While it’s hard to imagine how porn fauxcasts as a concept could become more extreme (unless they start claiming to be filming two podcasts at once), the acts within them could. Despite the moral panic it caused, the step-sibling porn trend of a few years ago was not driven by a sudden, societal-wide interest in incest, but by recommendation algorithms that could not differentiate between someone clicking a video because they were interested in the set up, or the acts within it. (Perdue also points out that like podcast porn, step-family scenarios are easy for writers as “you can cast a bunch of people, you don't have to worry about costumes. It's efficient.”). Away from porn sites, fratty podcasts are becoming increasingly more hostile, as clips with more emotionally fraught interviews tend to perform better across social media.  There’s nothing inherently wrong with enjoying hardcore or BDSM content, but we must continue to question the role (blackboxed) algorithms are playing in influencing our sexual tastes and the overall landscape of the internet. 

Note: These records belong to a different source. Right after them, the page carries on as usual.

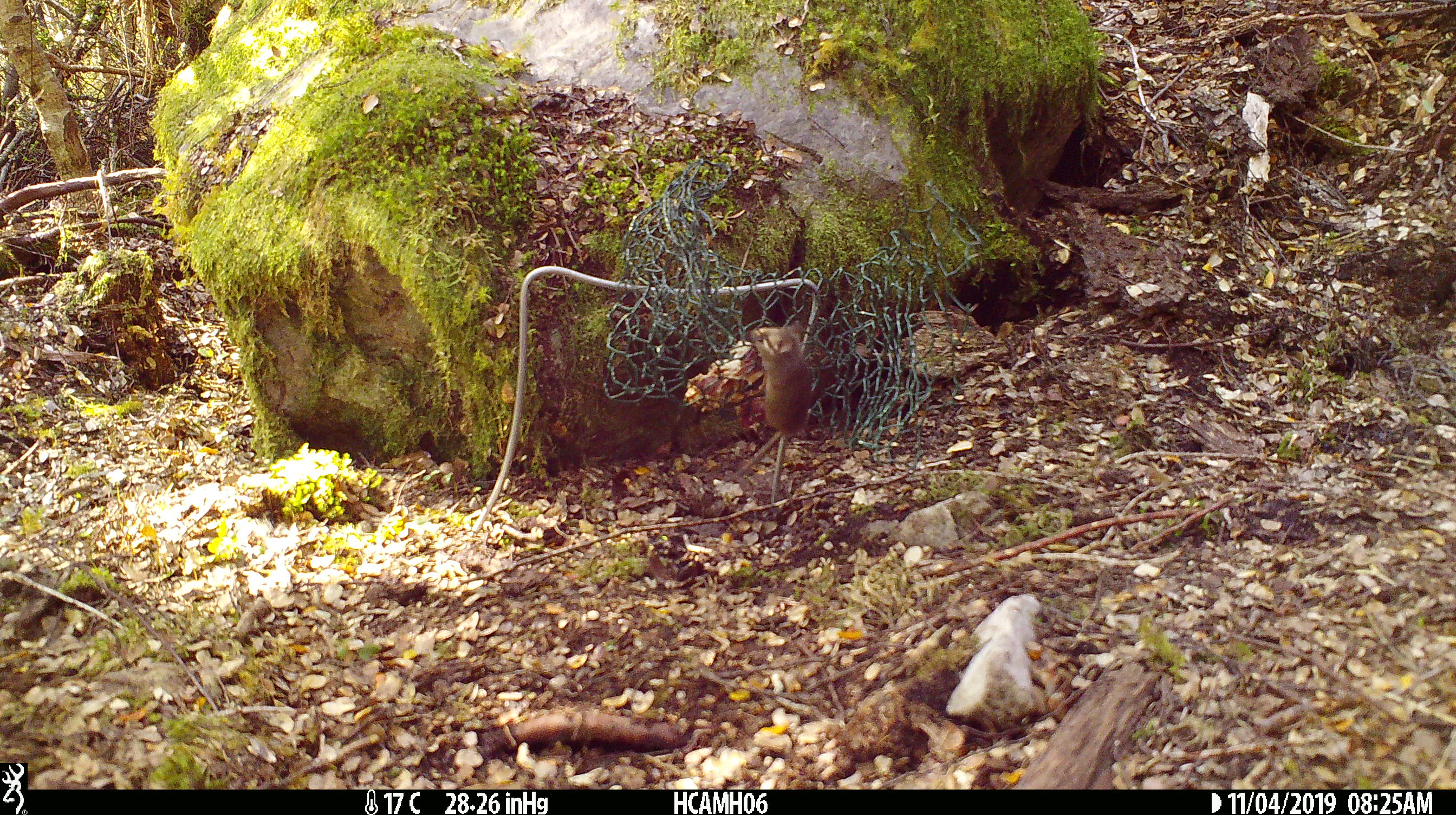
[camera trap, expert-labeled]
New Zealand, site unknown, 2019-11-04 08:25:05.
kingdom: Animalia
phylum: Chordata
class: Mammalia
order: Rodentia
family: Muridae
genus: Mus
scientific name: Mus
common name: mouse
Mouse (Mus).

The impact that digital culture and algorithms have on our understanding of our lives is a hot topic at the moment, but the discussion is still mostly focused on politics and identity. The role digital culture plays in our understanding of sexuality is still fairly under-discussed, but as Perdue points out, this is not a new phenomenon. “Pornography is digital culture,” she says, adding: “Porn built the internet and most of the technologies and systems we use to interact with it- so nearly every element of digital culture has roots in pornography.”